En 2004, le conseil général des Bouches-du-Rhône a semblé relancer la vieille idée d’un pont : une délibération est même votée pour sa construction à l’horizon 2015. « Jean-Noël Guérini (le président PS du conseil général) nous balade, regrette Éric Jouveaux. Tout en prévoyant un pont, il a en même temps financé l’achat d’un nouveau bac en service depuis 2010, ainsi que de deux nouvelles cales d’accostage, le tout pour un total de 14 millions d’euros. »

« L’État, le ministère de l’Environnement s’opposent à un projet de pont depuis vingt ans », soupire, Hervé Schiavetti, président du Syndicat mixte des traversées du Rhône, qui gère le bac, et maire (PC) d’Arles. « Faux !, s’insurge Roland Chassain, maire UMP des Saintes-Maries-de-la-Mer. Ni l’ancienne secrétaire d’État à l’écologie ni l’actuelle n’ont été sollicitées. » Réponse agacée du premier magistrat arlésien : « Je me suis moi-même rendu chez le Directeur général de l’équipement. Et puis aujourd’hui, un pont serait un facteur aggravant des déséquilibres en Camargue, ce sanctuaire de la nature… »

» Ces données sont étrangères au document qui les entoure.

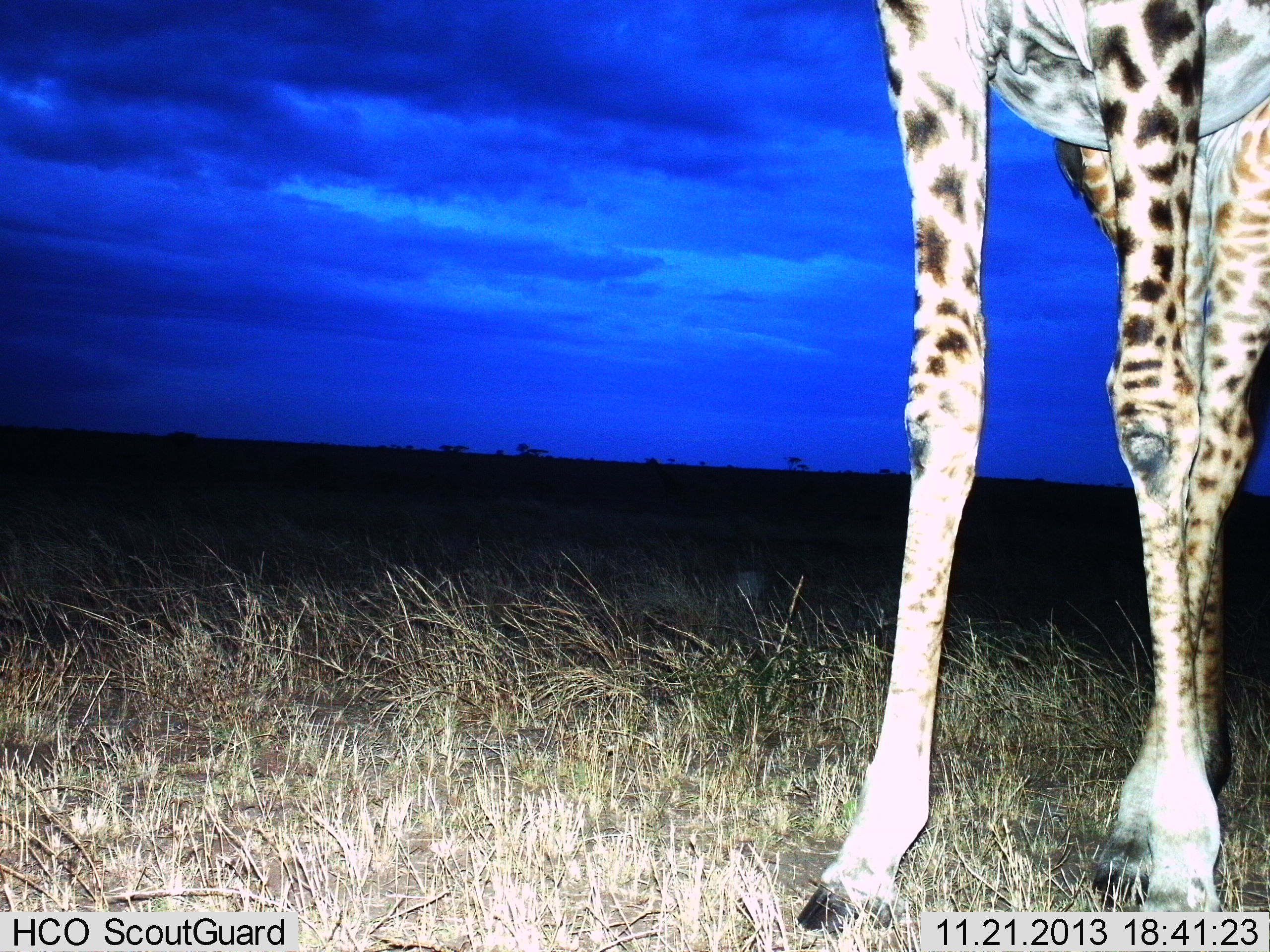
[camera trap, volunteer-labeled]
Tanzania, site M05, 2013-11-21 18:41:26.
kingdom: Animalia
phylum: Chordata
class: Mammalia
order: Artiodactyla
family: Giraffidae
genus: Giraffa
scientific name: Giraffa camelopardalis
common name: giraffe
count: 1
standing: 100%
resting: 0%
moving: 0%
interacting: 0%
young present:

Un plaidoyer qui laisse de marbre Roland Chassain : « Entre le Plan d’occupation des sols (POS) et le Conservatoire du littoral, les pouvoirs publics ont la maîtrise totale de tout ce qui peut se construire ou pas, qu’on arrête de dire qu’on va faire La Grande Motte en Camargue. Guérini et Vauzelle jouent les danseuses sur ce dossier. Le bac est un gouffre financier. On va saisir la chambre régionale des comptes ! » Et Éric Jouveaux de renchérir, furax : « Schiavetti, c’est le bras armé du système Guérini en Camargue. Ce bac est une pompe à fric qui couvre des magouilles, il coûte le tiers du budget des routes départementales. »

Les subventions en provenance des différentes collectivités pleuvent abondamment sur le fameux bac : 4,3 millions d’euros par an (CG 60 %, CR 34 % et Arles 6 %) pour à peine 700 000 euros de bénéfice. « 5 euros pour la traversée, c’est trop, constate Andrée Reversat, militante d’Europe Ecologie. Sans parler des salaires du personnel qui coûtent beaucoup. » Jean Yves Petit, vice-président (EELV) du conseil régional, chargé des transports s’étonne aussi : « Peut-être faut-il réfléchir à une tarification moins élevée pour les habitants du département ? Quant au reste, je demanderais des explications… » Hervé Schiavetti tente dans livrer quelques-unes : « Oui, je le concède, c’est cher, mais la gratuité n’est pas envisageable. C’est un choix politique. Pour les salaires, c’est une situation liée à des accords passés. »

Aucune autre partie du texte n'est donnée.